Si vous aimez Bon Iver, Bob Dylan et le gravlax alors vous apprécierez Henry St. de The Tallest Man On Earth. Après 4 ans d’absence, le suédois Kristian Matsson nous revient avec sa voix singulière et son folk élégant cette fois-ci mâtiné de bidouillages électro.
Nous avions découvert The Tallest Man on Earth en 2010 avec l’excellent The Wild Hunt d’ailleurs évoqué sur Benzine, je cite « si ce n’est L’album de l’année, au moins un des disques de 2010 », Kristian Matsson, qui prétend être l’homme le plus grand du monde, a pour lui une voix reconnaissable entre toute : un chevrotement dylanien quand il est à son meilleur pour vous émouvoir mais aussi une tessiture mélancolique à la Bon Iver.
Non il n’y a pas qu’Abba en Suède mais aussi des artistes comme Lony, Dear (à écouter absolument) ou Kristian Matsson que la rudesse du climat ne rend pas hystériquement gais… Il cite d’ailleurs Billie Holiday comme l’une de ses références. A l’instar de Bon Iver et For Emma, Forever ago, le suédois, après avoir parcouru le monde pour ses concerts, s’est replié dans sa ferme scandinave pour s’occuper de son jardin, se perdre dans ses pensées et préparer un nouvel album. Pour l’enregistrement de Henry St., il s’est entouré, entre autres, de Rob Moose, CJ Camieri de Bon Iver et a fait produire le tout par Nick Sanborn de Sylvan Esso. Il est important de souligner que la production de ce dernier est en tout point remarquable, c’est d’ailleurs ce qui fait la force du disque… Car l’écueil majeur de la voix et du folk de Kristian Matsson…c’est que cela peut vite tourner au ronron si l’on n’y prend pas garde… Ce n’est pas le cas ici !

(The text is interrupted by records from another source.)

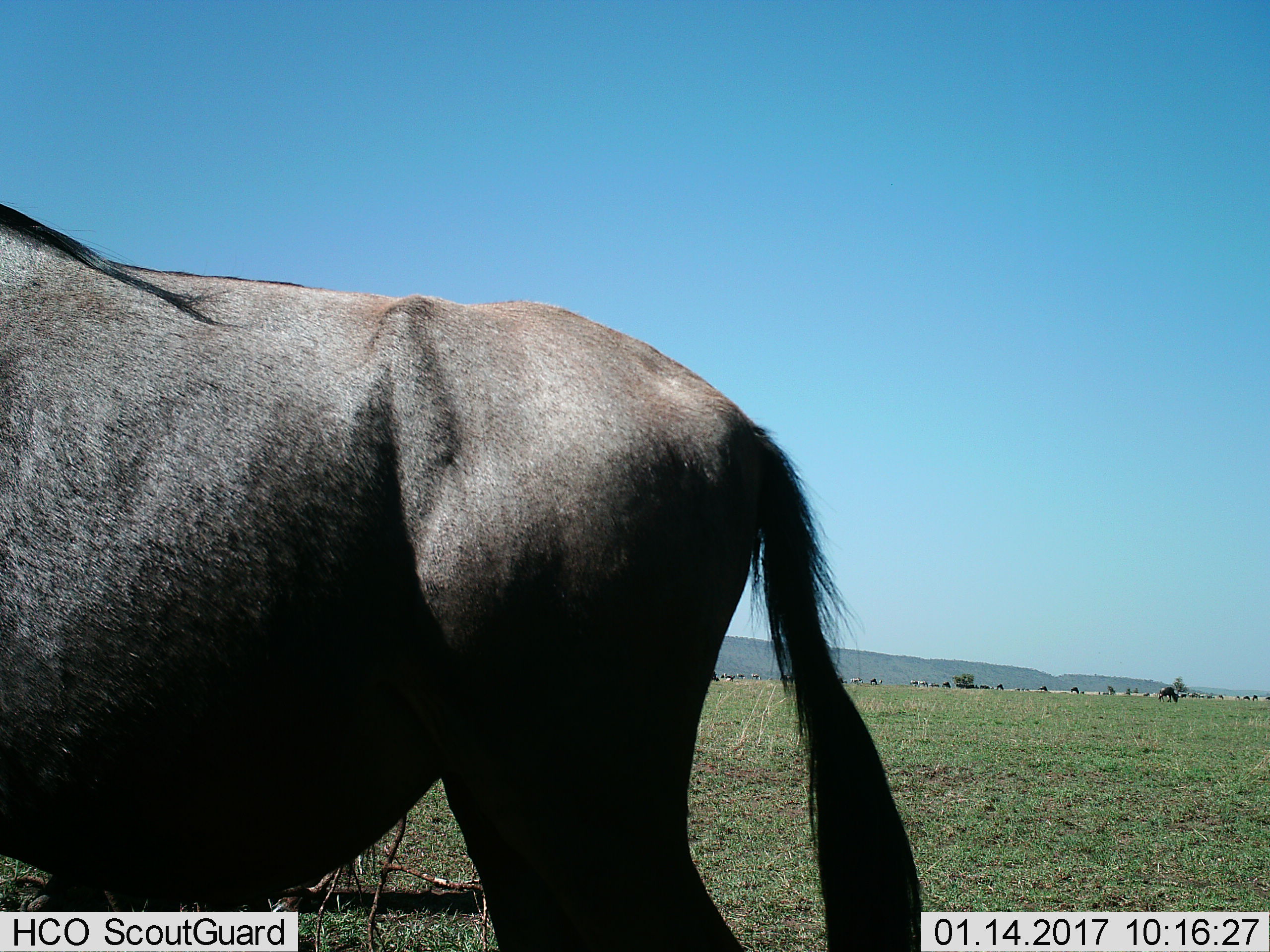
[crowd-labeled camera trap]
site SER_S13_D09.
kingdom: Animalia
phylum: Chordata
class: Mammalia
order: Artiodactyla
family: Bovidae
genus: Connochaetes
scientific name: Connochaetes taurinus taurinus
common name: blue wildebeest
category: wildebeestblue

Bless You, qui ouvre le disque, ne décoiffera pas les anciens fans… et ravira ceux qui adulent Ron Sexsmith (c’est mon cas), les arrangements de guitare y sont élégantissimes… On comprend aussi que la production du disque aura du coffre. Looking for love qui suit ne dépareille pas : là aussi on retrouve sa patte originelle, sans oublier son talent de mélodiste hors-pair.
Les guitares d’intro et la suite de Every Little Heart nous ramènent à Bert Jansch : bref le garçon a écouté les bons disques, désolé de le répéter, mais c’est élégant et cela fait du bien dans notre monde de brutes.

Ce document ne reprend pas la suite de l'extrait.